» Passage provided:
-- Opening Marker --
A Tri-Objective Optimization Framework for Selecting Infrastructure Construction Safety Interventions Balancing Risk, Complexity, and Generalizability

Abstract

The selection of safety interventions in infrastructure projects is a complex decision-making process involving multiple competing objectives. Existing quantitative models often focus on a bi-objective trade-off, such as risk versus cost, neglecting the strategic value of an intervention's applicability across various scenarios. This paper introduces a novel tri-objective optimization framework to address this gap, using data from OSHA accident narratives in heavy construction. The framework balances three objectives for each intervention: (1) Risk, quantified by a severity score derived using a Large Language Model (LLM); (2) Complexity, a metric termed "Semantic Friction," defined as the cosine distance between the textual embeddings of an unsafe action and its safe alternative; and (3) Generalizability, a metric representing an intervention's broad applicability, calculated as its average semantic similarity to all other safe alternatives. Interventions were grouped into homogenous hazard clusters using k-means clustering. The NSGA-III multi-objective evolutionary algorithm was then employed to identify the 3D Pareto-optimal front for each cluster. The framework’s metrics were validated internally, with the generalizability metric demonstrating a statistically significant correlation with linguistic features indicative of broad applicability. This research contributes a third quantifiable criterion, generalizability, to construction safety optimization, providing managers with a nuanced portfolio of solutions balancing risk, implementation complexity, and cross-hazard applicability.
-- Closing Marker --
» Brief:
Name each objective that the framework described in the abstract balances for an intervention, and give the measure the abstract states for it.

» Provided material:
-- Opening Marker --
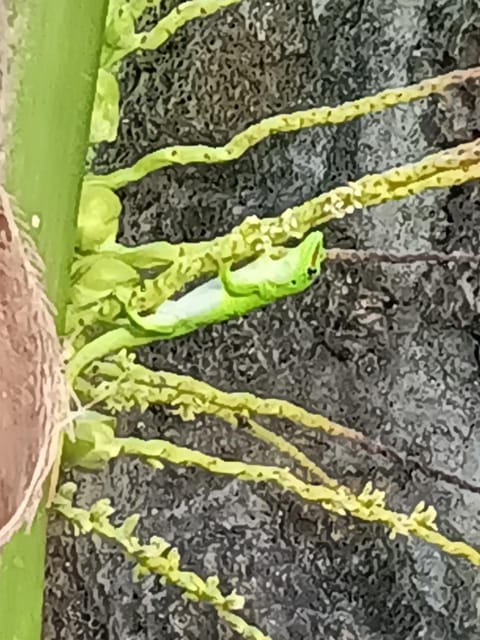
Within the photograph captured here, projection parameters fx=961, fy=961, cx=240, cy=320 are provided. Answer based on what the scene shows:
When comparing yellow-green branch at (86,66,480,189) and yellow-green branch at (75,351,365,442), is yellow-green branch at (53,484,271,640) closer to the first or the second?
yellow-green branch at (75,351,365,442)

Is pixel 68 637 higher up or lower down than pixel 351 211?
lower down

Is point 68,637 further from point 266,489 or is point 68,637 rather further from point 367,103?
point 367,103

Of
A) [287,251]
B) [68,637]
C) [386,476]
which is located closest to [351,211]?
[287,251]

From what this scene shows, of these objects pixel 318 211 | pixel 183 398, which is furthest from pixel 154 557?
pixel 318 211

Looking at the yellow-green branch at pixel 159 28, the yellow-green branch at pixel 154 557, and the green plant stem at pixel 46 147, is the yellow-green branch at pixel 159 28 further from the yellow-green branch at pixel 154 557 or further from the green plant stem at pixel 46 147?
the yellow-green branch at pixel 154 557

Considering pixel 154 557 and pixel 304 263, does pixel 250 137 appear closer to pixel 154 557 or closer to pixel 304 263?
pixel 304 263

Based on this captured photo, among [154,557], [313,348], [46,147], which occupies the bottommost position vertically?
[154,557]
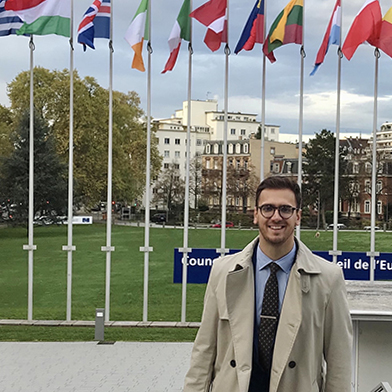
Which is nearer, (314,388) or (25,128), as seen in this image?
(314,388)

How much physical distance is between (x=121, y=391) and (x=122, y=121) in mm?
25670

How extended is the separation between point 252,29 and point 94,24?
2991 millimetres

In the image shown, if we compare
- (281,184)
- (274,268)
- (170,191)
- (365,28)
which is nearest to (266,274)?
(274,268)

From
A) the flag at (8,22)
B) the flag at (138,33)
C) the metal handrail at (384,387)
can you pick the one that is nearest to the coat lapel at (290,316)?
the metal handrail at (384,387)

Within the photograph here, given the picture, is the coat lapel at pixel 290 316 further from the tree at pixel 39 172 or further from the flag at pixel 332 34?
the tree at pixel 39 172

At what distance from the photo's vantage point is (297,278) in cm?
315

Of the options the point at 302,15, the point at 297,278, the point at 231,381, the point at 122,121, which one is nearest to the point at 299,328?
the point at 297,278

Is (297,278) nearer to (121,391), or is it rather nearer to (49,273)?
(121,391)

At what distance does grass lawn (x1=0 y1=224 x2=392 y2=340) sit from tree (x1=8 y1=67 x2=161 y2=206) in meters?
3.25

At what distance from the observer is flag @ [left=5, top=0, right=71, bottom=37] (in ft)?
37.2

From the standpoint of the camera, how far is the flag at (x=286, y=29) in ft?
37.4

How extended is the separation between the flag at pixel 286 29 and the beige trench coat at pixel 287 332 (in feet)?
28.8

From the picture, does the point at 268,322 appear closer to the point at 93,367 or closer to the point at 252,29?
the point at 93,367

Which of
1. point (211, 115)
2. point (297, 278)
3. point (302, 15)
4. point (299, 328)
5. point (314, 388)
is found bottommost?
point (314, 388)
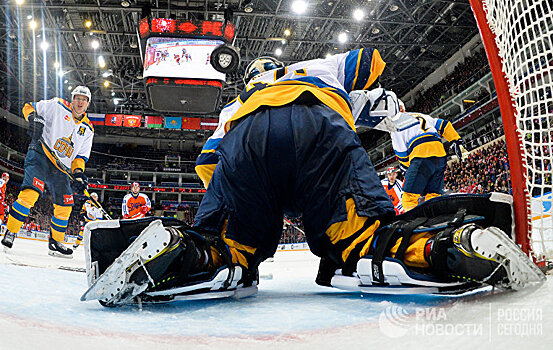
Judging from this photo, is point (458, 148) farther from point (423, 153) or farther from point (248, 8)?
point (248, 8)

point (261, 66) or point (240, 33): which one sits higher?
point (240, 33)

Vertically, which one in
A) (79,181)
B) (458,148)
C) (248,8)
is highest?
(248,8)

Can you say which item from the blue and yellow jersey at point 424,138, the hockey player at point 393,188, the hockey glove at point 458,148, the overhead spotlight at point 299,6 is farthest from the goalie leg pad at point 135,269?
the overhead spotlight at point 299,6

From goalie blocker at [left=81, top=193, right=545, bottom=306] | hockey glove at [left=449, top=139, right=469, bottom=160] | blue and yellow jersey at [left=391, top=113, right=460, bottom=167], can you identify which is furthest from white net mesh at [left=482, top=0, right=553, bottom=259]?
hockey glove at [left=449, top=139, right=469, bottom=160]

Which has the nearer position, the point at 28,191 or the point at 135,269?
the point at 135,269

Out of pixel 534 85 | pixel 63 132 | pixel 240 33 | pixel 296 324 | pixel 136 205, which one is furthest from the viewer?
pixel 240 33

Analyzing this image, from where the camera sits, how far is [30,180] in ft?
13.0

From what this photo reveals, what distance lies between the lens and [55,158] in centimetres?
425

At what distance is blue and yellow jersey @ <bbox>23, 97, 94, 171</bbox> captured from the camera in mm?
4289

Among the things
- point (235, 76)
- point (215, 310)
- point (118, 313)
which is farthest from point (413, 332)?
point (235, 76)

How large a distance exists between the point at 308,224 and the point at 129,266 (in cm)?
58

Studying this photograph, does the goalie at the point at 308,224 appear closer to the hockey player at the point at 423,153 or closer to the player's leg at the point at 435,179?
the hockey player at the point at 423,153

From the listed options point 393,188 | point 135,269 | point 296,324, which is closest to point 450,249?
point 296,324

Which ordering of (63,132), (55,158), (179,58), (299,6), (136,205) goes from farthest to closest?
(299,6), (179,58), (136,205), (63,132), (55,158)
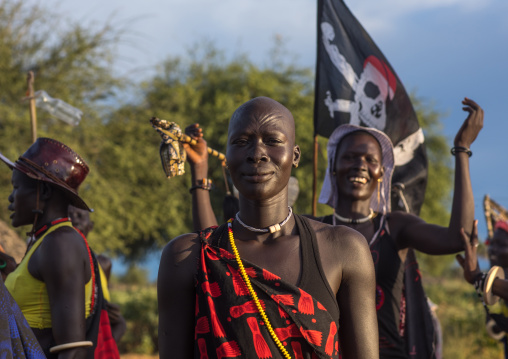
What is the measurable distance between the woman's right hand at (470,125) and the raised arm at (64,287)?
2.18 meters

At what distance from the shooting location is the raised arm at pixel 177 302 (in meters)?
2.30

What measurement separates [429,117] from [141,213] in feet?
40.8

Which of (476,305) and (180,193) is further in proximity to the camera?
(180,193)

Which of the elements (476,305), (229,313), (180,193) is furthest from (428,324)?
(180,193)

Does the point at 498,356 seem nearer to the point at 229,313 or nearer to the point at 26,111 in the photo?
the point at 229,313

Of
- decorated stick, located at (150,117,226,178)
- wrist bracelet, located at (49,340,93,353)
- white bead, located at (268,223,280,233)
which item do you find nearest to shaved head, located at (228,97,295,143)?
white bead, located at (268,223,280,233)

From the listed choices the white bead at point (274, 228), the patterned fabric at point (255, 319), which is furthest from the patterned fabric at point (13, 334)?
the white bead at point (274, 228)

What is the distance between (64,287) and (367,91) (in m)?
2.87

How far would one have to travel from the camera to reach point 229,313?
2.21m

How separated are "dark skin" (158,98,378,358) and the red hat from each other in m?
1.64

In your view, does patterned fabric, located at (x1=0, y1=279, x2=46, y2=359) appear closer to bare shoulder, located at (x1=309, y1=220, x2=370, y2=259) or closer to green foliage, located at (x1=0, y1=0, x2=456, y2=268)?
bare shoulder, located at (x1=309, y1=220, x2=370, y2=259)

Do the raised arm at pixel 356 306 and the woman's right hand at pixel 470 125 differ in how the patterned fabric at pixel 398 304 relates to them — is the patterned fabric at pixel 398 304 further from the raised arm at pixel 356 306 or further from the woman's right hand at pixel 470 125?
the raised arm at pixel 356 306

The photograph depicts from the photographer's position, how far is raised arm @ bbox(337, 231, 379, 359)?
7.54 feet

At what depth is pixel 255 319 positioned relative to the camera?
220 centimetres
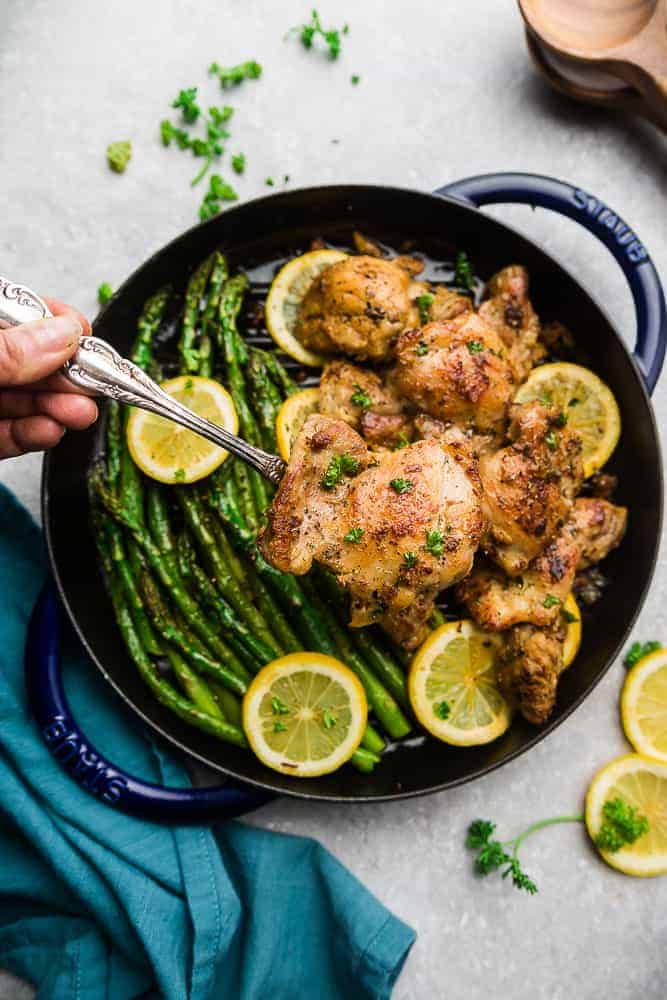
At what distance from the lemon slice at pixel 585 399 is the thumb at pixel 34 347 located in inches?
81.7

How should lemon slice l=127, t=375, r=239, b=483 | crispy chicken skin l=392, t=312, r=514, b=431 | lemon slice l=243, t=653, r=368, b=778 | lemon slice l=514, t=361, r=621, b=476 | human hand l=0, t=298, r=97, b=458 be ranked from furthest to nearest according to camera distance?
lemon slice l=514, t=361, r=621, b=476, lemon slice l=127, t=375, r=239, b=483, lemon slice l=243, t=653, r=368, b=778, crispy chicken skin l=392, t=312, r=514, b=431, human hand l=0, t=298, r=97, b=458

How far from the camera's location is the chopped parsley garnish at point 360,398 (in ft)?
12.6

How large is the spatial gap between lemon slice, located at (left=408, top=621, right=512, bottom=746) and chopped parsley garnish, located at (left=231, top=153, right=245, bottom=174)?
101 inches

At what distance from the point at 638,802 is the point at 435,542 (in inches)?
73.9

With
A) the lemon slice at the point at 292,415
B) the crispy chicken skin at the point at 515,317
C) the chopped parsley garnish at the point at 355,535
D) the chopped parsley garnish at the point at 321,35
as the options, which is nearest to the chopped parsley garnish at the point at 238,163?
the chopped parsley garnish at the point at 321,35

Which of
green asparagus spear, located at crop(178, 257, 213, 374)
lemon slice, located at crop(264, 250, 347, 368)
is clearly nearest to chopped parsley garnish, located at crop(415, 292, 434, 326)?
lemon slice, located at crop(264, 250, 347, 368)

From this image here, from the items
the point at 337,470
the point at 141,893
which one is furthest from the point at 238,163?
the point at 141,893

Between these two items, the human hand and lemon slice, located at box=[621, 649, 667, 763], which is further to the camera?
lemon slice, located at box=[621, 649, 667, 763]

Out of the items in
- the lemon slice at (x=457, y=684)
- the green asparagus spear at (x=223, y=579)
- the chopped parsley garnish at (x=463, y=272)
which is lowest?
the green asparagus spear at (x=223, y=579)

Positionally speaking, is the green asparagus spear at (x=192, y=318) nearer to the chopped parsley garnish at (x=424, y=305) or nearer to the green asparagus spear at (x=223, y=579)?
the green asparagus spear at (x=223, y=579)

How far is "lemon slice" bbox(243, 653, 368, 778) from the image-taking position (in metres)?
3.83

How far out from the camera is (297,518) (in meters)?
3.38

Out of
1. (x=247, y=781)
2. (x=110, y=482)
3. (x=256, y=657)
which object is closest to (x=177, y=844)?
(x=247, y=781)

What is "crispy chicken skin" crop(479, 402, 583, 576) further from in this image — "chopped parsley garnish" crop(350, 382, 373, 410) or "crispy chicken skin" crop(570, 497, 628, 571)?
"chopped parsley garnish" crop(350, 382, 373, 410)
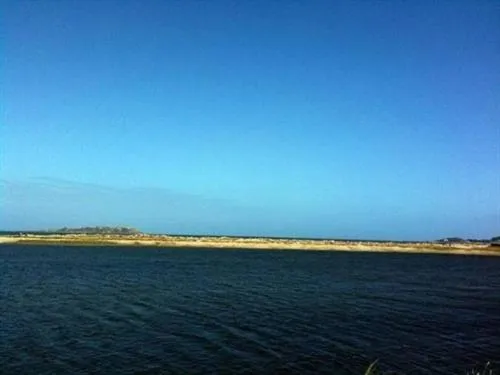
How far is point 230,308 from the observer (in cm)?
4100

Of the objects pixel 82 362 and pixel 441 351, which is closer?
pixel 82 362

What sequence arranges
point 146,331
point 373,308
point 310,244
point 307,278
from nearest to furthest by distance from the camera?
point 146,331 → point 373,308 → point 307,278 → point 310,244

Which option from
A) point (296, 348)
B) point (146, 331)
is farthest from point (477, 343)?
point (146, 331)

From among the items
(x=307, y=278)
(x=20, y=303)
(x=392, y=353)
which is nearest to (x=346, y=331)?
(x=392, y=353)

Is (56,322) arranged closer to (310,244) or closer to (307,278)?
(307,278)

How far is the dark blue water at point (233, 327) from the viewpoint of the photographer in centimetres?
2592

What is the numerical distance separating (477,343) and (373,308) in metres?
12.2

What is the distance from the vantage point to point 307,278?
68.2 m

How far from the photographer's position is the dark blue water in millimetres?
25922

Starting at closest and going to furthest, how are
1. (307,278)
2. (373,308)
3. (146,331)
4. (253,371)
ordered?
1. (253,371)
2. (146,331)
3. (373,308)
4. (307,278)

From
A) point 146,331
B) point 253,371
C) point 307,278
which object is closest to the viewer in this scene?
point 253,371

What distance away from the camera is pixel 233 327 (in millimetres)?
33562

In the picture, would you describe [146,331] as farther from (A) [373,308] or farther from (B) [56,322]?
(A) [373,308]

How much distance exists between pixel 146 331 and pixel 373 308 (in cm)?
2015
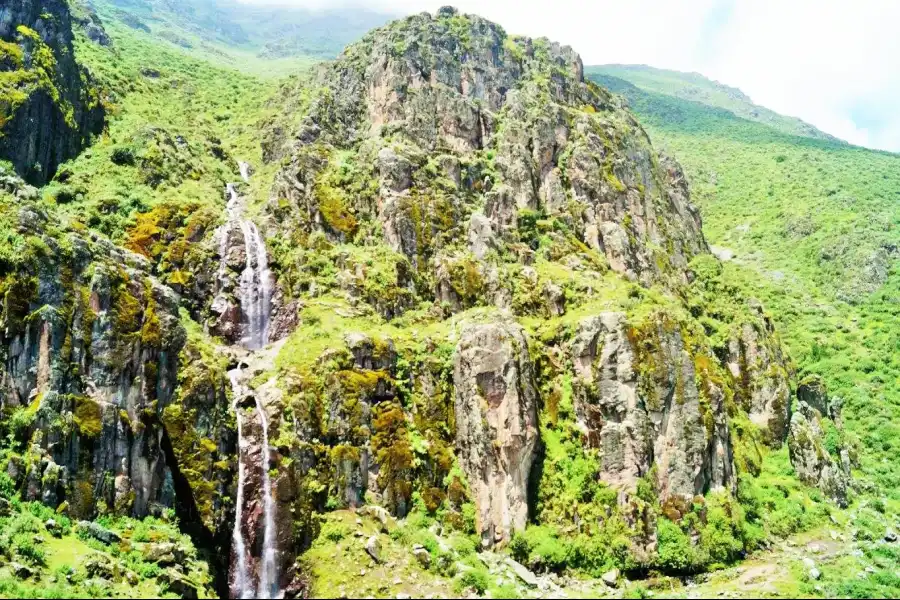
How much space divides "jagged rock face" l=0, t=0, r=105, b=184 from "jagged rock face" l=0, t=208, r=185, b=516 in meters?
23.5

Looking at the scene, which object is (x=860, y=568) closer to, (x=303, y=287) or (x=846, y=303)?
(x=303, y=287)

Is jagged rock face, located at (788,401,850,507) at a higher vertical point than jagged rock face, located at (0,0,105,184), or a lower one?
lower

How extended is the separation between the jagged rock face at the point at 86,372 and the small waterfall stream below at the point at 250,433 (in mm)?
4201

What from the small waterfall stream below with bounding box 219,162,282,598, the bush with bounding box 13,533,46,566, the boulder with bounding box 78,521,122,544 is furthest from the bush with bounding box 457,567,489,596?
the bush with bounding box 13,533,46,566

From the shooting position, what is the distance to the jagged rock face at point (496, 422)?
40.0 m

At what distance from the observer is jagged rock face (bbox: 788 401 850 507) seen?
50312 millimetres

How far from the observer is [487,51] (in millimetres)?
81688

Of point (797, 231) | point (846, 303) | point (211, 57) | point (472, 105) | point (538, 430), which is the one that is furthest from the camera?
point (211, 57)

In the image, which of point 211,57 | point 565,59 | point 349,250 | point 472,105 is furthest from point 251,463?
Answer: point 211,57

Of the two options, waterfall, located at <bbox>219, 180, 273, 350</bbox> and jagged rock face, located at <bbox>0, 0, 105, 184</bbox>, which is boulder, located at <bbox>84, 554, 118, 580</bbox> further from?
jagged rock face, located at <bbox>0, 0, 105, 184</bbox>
-- Closing Marker --
» Result of this task:
- Risk: a severity score derived using a Large Language Model (LLM)
- Complexity: "Semantic Friction," the cosine distance between the textual embeddings of an unsafe action and its safe alternative
- Generalizability: the intervention's average semantic similarity to all other safe alternatives